• _DOCUMENT EXCERPT_:
---*---
In addition to the witness having appropriate qualifications and methods, the proponent of the witness' opinions must demonstrate that the process by which the witness derived his or her opinions is reliable. United States v. Crabbe, 556 F. Supp. 2d 1217, 1220 (D. Colo. 2008). When assessing reliability, "the court may consider several nondispositive factors: (1) whether the proffered theory can and has been tested; (2) whether the theory has been subject to peer review; (3) the known or potential rate of error; and (4) the general acceptance of a methodology in the relevant scientific community." 103 Investors I, 470 F.3d at 990 (citing Daubert, 509 U.S. at 593-94). These considerations are not exhaustive. Rather, "the trial judge must have considerable leeway in deciding in a particular case how to go about determining whether particular expert testimony is reliable." Kumho Tire Co. v. Carmichael, 526 U.S. 137, 152 (1999). Ultimately, the test requires that the expert "employs in the courtroom the same level of intellectual rigor that characterizes the practice of an expert in the relevant field." Kumho Tire Co., 526 U.S. at 152.

While a plaintiff, as the proponent of the challenged testimony, has the burden of establishing admissibility, the proffer is tested against the standard of reliability, not correctness, see Allstate Sweeping, LLC v. City & Cnty. of Denver, No. 10-cv-00290-WJM-MJW, 2011 WL 2173997, at *3 (D. Colo. June 2, 2011); a plaintiff need only prove that "the witness has sufficient expertise to choose and apply a methodology, that the methodology applied was reliable, that sufficient facts and data as required by the methodology were used and that the methodology was otherwise reliably applied." United States v. Crabbe, 556 F. Supp. 2d 1217, 1221 (D. Colo. 2008).

II. ANALYSIS

Plaintiff states that Stevenson's testimony at trial will include the following opinions as they relate to human resources and employment practices:

(1) that the decisions regarding compensation were made based upon gender rather than responsibility, tenure, education, and/or experience;
(2) that during the employment of Ms. Gianfrancisco, the historical basis [sic] in favor of males regarding salary did exist; (3) that the Defendant did not evolve or readjust its compensation structure; (4) that from a human resources perspective, it is imperative there be no discrimination regarding compensation regarding a male and a female doing the same or similar job; (5) that it appears that human resources professional staff at Excelsior Youth Centers, Inc. did not monitor compensation structure; (6) that it appears that the human resources department did not provide a safe haven for its employee to register complaints regarding employee rights; and (7) that there was no process in place at Excelsior for the lawful resolution of an employee complaint regarding gender discrimination in regard to compensation.
---*---
Saved data entries:
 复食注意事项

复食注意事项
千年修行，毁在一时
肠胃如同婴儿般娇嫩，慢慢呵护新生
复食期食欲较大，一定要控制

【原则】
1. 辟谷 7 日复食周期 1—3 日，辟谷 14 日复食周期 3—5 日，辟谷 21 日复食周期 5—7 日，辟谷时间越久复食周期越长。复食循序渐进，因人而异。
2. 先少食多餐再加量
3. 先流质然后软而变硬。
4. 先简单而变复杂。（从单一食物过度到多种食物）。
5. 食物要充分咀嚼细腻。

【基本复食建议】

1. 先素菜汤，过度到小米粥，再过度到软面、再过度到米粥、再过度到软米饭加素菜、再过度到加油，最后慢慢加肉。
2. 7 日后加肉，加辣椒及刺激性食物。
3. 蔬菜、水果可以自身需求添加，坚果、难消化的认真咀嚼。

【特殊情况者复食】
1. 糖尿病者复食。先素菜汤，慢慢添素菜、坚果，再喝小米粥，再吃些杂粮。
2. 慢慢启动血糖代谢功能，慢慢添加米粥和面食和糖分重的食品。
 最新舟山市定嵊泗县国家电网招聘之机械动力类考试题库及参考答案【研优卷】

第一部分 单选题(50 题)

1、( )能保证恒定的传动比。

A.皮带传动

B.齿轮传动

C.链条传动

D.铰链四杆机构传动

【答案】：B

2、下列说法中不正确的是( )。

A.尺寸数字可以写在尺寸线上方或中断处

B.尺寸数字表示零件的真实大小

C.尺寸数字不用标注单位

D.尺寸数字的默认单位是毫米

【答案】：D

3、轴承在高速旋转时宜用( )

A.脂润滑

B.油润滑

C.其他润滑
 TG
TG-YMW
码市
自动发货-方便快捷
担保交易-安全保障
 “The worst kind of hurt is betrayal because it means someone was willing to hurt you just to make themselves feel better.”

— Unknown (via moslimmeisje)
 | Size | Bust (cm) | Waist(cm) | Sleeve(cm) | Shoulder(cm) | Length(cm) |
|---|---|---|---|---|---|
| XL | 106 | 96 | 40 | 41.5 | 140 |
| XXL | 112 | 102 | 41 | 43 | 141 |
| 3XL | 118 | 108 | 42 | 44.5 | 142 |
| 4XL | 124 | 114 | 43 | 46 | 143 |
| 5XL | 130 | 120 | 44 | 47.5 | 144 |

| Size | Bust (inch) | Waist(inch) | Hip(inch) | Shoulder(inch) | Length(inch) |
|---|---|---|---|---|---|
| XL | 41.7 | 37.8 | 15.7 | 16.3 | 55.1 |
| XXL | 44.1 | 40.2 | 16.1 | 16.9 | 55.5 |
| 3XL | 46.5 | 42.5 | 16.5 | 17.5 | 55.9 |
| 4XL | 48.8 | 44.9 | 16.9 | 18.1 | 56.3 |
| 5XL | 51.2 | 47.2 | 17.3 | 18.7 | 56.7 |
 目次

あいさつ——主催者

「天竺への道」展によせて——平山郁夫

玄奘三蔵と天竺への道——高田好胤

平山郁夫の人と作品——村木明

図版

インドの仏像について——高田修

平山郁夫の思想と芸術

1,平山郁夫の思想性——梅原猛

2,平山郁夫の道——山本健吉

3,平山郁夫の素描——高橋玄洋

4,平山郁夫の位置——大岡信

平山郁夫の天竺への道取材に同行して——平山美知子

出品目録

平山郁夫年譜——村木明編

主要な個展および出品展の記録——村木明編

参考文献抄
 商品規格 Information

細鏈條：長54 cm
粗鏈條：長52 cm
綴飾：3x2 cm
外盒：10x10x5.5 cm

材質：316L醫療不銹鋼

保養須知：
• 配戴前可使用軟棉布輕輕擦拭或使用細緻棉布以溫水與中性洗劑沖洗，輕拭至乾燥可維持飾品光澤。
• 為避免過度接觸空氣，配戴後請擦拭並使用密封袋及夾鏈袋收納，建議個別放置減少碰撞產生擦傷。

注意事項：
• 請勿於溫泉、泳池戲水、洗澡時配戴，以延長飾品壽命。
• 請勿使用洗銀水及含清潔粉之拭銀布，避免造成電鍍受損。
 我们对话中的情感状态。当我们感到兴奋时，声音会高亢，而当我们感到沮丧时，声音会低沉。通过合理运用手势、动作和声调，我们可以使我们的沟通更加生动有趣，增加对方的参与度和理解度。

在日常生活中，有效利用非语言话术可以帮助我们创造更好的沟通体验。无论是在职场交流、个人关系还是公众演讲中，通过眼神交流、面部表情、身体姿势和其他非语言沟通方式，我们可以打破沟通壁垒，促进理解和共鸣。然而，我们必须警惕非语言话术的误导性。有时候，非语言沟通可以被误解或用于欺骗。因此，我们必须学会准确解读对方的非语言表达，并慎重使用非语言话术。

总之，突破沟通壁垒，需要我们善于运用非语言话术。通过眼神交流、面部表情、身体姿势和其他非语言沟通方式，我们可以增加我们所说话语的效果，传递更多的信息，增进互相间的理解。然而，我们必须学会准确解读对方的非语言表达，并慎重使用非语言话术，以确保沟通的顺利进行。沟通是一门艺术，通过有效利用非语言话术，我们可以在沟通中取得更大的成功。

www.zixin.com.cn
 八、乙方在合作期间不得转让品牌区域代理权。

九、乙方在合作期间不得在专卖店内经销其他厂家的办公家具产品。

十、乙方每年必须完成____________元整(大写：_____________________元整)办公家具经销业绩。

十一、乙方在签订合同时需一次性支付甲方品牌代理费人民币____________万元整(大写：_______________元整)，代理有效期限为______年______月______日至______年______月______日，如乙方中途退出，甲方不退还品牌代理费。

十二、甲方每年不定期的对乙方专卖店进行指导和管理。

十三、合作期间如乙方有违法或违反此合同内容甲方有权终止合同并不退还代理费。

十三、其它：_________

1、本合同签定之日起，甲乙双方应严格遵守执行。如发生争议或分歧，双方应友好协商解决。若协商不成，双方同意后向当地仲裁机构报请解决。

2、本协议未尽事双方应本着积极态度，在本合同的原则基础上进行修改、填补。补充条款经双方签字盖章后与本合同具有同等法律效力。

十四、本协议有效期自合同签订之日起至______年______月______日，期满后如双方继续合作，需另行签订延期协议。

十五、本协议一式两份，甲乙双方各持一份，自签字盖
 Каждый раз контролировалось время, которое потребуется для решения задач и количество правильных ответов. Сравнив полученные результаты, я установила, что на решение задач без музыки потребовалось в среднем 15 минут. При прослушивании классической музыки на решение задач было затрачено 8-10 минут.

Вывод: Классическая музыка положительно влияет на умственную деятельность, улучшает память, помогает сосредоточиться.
---*---
• _LIST OF TASKS_:
a) From the expert testimony excerpt, return the passage between "While a plaintiff, as" and "1221 (D. Colo. 2008).", inclusive.
b) According to the expert testimony excerpt, against what standard is the proffer of challenged testimony tested?
c) Please write what comes next in the expert testimony excerpt, beginning after its final sentence.

• _WRITTEN RESPONSES_:
a)
While a plaintiff, as the proponent of the challenged testimony, has the burden of establishing admissibility, the proffer is tested against the standard of reliability, not correctness, see Allstate Sweeping, LLC v. City & Cnty. of Denver, No. 10-cv-00290-WJM-MJW, 2011 WL 2173997, at *3 (D. Colo. June 2, 2011); a plaintiff need only prove that "the witness has sufficient expertise to choose and apply a methodology, that the methodology applied was reliable, that sufficient facts and data as required by the methodology were used and that the methodology was otherwise reliably applied." United States v. Crabbe, 556 F. Supp. 2d 1217, 1221 (D. Colo. 2008).

b) It is tested against the standard of reliability, not correctness.

c)
Docket No. 90 at 6. Defendant argues that Stevenson's testimony is inadmissible because she is unqualified and her opinions (1) are based on unsupported speculation or subjective belief, (2) rely on unsound methodology, (3) are within the province of the jury, and (4) present legal conclusions. Docket No. 87 at 9.

Defendant's motion does not comply with this Court's Practice Standards as it does not identify each opinion challenged and the specific grounds for such challenges. See Practice Standards (Civil cases), Judge Philip A. Brimmer § III.G. However, because plaintiff's response to defendant's motion to strike lists the opinions plaintiff believes are admissible, the Court will compare that list to defendant's challenge.

Pursuant to Rule 702, reliance on a witness' qualifications is no longer sufficient foundation to admit expert testimony, Crabbe, 556 F. Supp. 2d at 1220, but it is a threshold requirement which, if not met, requires exclusion of expert opinions. Defendant does not challenge Stevenson's experience, but argues that her experience is insufficient to qualify her opinions related to compensation plans, salary administration, or wage discrimination. Docket No. 87 at 7.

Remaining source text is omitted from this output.